- TASKS AND EXERCISES:
1 - In the case-law excerpt on procedural fairness as a question of law, which decision does the court in Peel Standard Condominium Corporation No. 779 v. Rahman cite?
2 - Carry the case-law excerpt on procedural fairness as a question of law forward, starting after its final sentence.

++++ TEXT BLOCK

In Draxl v. Truevine (Div Court, 2022) the Divisional Court denies a motion to quash an RTA s.210 appeal, partially on the grounds that issues of procedural fairness are issues of law [RTA 210 only allows Divisional Court appeals on 'questions of law']:
[15] With respect to the question of whether this appeal is devoid of merit, the landlord submits that it is because no question of law is raised in the appeal. Under the Residential Tenancies Act, 2006, S.O. 2006, c. 17 (“RTA”) appeals from the LTB to this court are limited to questions of law.

[16] There are a couple of difficulties with this submission. First, one of the two issues raised by the tenant is a procedural fairness issue. A procedural fairness issue is treated as a question of law for the purposes of the right of appeal under the RTA. The landlord’s submission in that regard is that even if it is a question of law, it is devoid of merit.

[17] The second issue – whether or not there was a settlement – is certainly not a pure question of law. For an appeal to be entertained on that question, the tenant must show that there is an extricable question of law in what is otherwise an issue of mixed fact and law.

[18] Going back to the question of whether this appeal is devoid of merit, it is not for me to say on this motion what the chances of success are. But I am not prepared to find that the appeal meets the very high threshold needed to be quashed in the circumstances before me today.

[19] I move then to the abuse of process submission, based on the failure to promptly pay rent and also to meet the obligation to pay arrears as set out in the directions given at the above case conference.
. Peel Standard Condominium Corporation No. 779 v. Rahman

In Peel Standard Condominium Corporation No. 779 v. Rahman (Div Ct, 2021) the Divisional Court held that issues of administrative fairness were also issues of law:
[18] In Tipping v. Coseco Insurance Company the court held at para. 41 that: “Procedural fairness and natural justice, including allegations of bias, are questions of law. An appeal from the LAT on those issues is therefore an obvious adequate alternative remedy.” The same applies to an appeal from the CAT. ....

++++++++
++++ INFORMATION

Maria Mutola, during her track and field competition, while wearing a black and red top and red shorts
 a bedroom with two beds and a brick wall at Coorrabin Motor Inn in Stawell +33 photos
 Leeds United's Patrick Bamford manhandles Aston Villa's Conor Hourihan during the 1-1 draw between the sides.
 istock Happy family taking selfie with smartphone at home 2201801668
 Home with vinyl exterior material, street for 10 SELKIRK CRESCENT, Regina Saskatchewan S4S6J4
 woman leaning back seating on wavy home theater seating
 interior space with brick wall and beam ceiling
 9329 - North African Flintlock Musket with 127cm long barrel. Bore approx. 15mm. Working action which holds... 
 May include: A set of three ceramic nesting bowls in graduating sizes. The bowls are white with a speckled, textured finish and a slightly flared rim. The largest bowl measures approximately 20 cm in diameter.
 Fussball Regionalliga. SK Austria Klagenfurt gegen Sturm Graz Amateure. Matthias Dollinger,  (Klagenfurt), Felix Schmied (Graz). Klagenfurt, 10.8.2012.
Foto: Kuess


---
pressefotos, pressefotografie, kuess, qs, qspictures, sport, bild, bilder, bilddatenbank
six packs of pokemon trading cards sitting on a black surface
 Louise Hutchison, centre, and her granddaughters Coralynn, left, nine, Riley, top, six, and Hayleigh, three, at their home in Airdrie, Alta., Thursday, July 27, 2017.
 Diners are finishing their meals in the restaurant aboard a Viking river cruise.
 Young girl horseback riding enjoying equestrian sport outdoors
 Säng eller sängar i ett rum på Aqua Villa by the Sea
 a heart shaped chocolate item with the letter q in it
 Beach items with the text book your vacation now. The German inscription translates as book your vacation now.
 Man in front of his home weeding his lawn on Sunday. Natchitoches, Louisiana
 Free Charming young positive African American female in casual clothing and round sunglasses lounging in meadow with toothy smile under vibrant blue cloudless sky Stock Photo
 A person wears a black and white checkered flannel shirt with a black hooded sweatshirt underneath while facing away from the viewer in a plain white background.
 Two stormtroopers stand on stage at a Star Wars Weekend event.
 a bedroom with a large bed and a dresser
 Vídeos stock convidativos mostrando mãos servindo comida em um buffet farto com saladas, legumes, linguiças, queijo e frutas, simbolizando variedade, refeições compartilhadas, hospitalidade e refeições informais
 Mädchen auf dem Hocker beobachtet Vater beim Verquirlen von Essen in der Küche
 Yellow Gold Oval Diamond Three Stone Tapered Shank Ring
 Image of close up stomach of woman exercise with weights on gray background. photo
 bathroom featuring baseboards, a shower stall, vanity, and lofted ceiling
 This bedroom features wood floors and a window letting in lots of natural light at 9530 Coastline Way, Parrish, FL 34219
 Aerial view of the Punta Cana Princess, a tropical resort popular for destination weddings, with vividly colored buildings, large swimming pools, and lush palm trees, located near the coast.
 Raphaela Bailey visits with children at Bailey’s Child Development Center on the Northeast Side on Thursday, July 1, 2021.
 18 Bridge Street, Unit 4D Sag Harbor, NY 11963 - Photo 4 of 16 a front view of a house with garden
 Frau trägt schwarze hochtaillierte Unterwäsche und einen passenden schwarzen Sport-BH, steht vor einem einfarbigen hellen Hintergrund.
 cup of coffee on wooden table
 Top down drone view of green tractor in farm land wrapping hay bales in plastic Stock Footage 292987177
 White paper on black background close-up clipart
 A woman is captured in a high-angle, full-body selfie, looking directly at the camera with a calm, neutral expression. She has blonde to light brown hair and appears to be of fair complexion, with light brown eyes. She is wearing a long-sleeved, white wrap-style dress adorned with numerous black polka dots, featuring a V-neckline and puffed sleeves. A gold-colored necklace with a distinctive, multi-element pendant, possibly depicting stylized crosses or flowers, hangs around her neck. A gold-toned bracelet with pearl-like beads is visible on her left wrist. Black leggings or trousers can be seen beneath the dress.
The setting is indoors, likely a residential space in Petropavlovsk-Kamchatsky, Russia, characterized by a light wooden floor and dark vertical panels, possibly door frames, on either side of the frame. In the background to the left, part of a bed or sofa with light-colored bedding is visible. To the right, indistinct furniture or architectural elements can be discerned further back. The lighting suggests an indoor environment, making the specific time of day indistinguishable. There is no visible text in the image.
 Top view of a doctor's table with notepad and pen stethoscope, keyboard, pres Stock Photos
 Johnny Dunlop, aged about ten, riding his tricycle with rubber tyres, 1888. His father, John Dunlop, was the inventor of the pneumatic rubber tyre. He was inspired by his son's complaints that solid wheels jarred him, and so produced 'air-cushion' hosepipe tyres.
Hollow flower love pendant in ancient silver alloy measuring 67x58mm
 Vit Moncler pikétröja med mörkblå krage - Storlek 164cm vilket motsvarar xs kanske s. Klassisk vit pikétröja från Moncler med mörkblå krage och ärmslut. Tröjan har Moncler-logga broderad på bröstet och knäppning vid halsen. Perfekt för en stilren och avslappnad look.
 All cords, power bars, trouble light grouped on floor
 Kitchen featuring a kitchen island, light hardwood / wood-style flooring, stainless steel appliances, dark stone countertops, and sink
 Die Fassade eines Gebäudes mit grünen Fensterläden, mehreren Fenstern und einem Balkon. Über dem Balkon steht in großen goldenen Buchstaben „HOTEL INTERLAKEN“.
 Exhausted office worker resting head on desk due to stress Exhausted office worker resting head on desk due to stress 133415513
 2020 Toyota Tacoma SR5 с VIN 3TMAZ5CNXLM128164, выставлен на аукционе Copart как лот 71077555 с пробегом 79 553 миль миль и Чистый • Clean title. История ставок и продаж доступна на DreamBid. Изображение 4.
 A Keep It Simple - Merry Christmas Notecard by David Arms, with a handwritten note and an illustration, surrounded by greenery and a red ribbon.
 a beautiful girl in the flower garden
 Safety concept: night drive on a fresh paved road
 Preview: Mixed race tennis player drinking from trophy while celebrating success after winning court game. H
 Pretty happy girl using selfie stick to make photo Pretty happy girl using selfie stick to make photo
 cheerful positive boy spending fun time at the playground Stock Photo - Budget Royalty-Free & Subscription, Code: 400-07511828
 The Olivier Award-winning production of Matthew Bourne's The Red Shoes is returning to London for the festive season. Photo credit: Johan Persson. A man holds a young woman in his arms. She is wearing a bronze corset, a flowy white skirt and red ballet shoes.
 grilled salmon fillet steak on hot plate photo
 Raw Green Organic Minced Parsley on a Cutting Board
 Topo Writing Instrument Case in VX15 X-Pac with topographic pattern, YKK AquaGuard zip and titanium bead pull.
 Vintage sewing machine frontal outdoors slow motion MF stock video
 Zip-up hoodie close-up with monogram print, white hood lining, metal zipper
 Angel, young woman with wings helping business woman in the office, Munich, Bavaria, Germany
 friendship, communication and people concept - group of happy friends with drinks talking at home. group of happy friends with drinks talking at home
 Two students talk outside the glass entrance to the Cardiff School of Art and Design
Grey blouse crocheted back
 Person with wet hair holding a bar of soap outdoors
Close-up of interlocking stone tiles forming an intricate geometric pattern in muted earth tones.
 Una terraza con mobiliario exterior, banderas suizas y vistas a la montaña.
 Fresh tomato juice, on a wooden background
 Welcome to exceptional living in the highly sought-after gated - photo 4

++++++++

- RESPONSES TO THE TASKS:
1 - Tipping v. Coseco Insurance Company

2 -
. Carr v. Brown

In Carr v. Brown (Div Court, 2022) the Divisional Court held that a fairness breach was an error of law, and thus within the court's jurisdiction under RTA 210:
[7] Issues of procedural fairness do fall within this Court’s jurisdiction. A failure on the part of the Board to ensure that a hearing is procedurally fair is an error of law: Newfoundland and Labrador Nurses' Union v. Newfoundland and Labrador (Treasury Board), 2011 SCC 62 at para. 22, Tipping v Coseco Insurance Co, 2021 ONSC 5295, at para. 41, 2276761 Ontario Inc. v. Overall, 2018 ONSC 3264 at para. 8.
. Ahousaht First Nation v. Canada (Indian Affairs and Northern Development)

In Ahousaht First Nation v. Canada (Indian Affairs and Northern Development) (Fed CA, 2021) the Federal Court of Appeal noted that the standard of review for administrative fairness is in effect one of 'correctness':
[31] The standard of review on issues of procedural fairness is essentially correctness: Mission Institution v. Khela, 2014 SCC 24, [2014] 1 S.C.R. 502 at para. 79. As stated in Vidéotron Ltée v. Canada (Shared Services), 2019 FCA 307, 313 A.C.W.S. (3d) 299 at para. 12:
Issues of procedural fairness are to be reviewed on a correctness standard. While it may be that “no standard of review is being applied” when a court considers issues of procedural fairness because the question is “whether the procedure was fair having regard to all the circumstances,” this Court’s review is “best reflected in the correctness standard” for such issues (Canadian Pacific Railway Company v. Canada (Attorney General), 2018 FCA 69, [2018] F.C.J. No. 382 at para. 54).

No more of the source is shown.